• Texto dado
++++

Pero los amigos y muchos lectores que lo compraron durante el verano insistían en preguntar cuándo sería la presentación, cuándo habría una firma. Con algunos, ante la insistencia,  incluso llegué a quedar, con un café por medio, para dedicar los ejemplares comprados. Visto que no podía quedar con todos de forma individual, y que parece que si no haces presentación el libro no existe, me animé. Se fraguó todo en agosto, cuando parece que las vacaciones dejan el mundo en suspenso. Como siempre, Ámbito Cultural me abrió sus puertas y me dio fecha con tanta rapidez que no daba tiempo a incluirlo en la programación de la agenda del mes de septiembre. Otro problema para la convocatoria.

Pero una vez tomada la decisión, solo se ir hacia adelante, y puse el engranaje en marcha.
Le pedí el favor a dos buenos ―y admirados― amigos, Vicente Marco y Marina Lomar. Pensé que no les daría mucho trabajo porque los dos, por distintas razones, habían leído la antología completa. Incluso habíamos debatido sobre los relatos a incluir o no y alguna pequeña sugerencia ―ambos aparecen en los agradecimientos porque para mí han sido un pilar importante para redondear el libro―. Lo tenían fácil para salir del compromiso; al final todas las presentaciones lo son. Lo que no imaginé es que liarían la que liaron, aunque algo me dejaron caer en los wasaps que intercambiamos.

Con el lugar y la fecha claros, y los presentadores coaccionados, solo faltaba llenar la sala en día de partido del Valencia ―los sufridores son fieles y acudieron sin falta para irse con el 3-3 contra el Getafe― y con varios eventos literarios más.

Pillé el autobús, a pesar de no haber superado del todo mi aprensión a este medio de transporte tras mi accidente, y llegué pronto, con tanta fortuna, que bajé con una lectora que venía a la presentación y fuimos charlando todo el camino. Pensé que no era mala forma de encarar la tarde.
Salí de las escaleras mecánicas y busqué a Marco y Lomar. En la sala no estaban, pero ya había gente, los más previsores. Los divisé en la cafetería. Gesticulaban, movían las manos, se encaraban… Algo tramaban.


Los compinches.

 Poco a poco fue llegando gente hasta casi llenar la sala. Alegría al ver a amigos que hacía tiempo que no veía, sorpresa al ver a algunos que ya lo tenían incluso firmado, encantada de ver que mis pitufas me habían engañado vilmente y sí me acompañaban, muchas caras desconocidas, y, en definitiva, agradecida ante tanto calor. Marina me diría más tarde: «se respiraba cariño». Y así era: además de tantos como no conoces, me acompañaban compañeras de colegio, Mamás (y algún papá) en Acción, amigos de la falla ―de la vida en realidad―, de verano, de los talleres literarios de Vicente Marco, familiares míos y de Marina ―que casi son un poco míos también―, el equipo de Pegando la Hebra, algún compañero escritor, mi estilista-confesor, mis compis de aventuras… ¿Cómo no iba a haber cariño?

++++

• Datos aportados

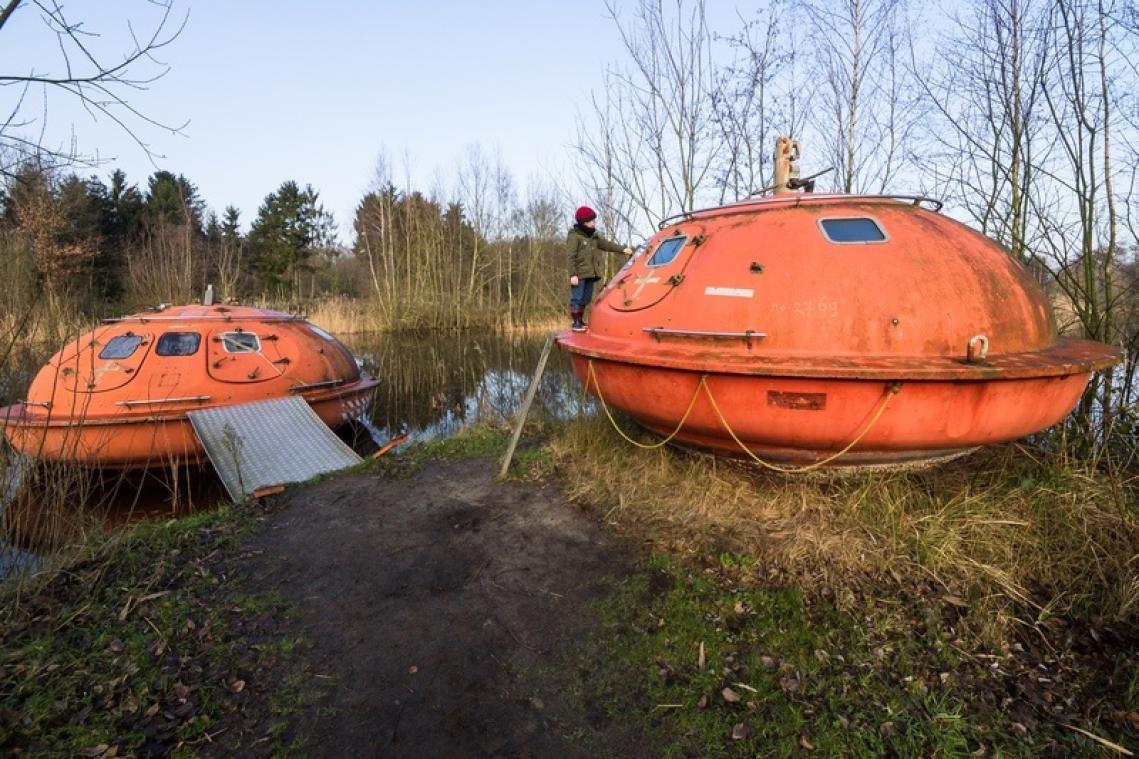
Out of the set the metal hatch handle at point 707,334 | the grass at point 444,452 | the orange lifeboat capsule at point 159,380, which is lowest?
the grass at point 444,452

++++

• Tarea breve
Cambia "wasaps" por "mensajes" y reproduce todo el texto sobre la presentación del libro desde "Pero una vez" hasta "wasaps que intercambiamos.".

• Respuesta
Pero una vez tomada la decisión, solo se ir hacia adelante, y puse el engranaje en marcha.
Le pedí el favor a dos buenos ―y admirados― amigos, Vicente Marco y Marina Lomar. Pensé que no les daría mucho trabajo porque los dos, por distintas razones, habían leído la antología completa. Incluso habíamos debatido sobre los relatos a incluir o no y alguna pequeña sugerencia ―ambos aparecen en los agradecimientos porque para mí han sido un pilar importante para redondear el libro―. Lo tenían fácil para salir del compromiso; al final todas las presentaciones lo son. Lo que no imaginé es que liarían la que liaron, aunque algo me dejaron caer en los mensajes que intercambiamos.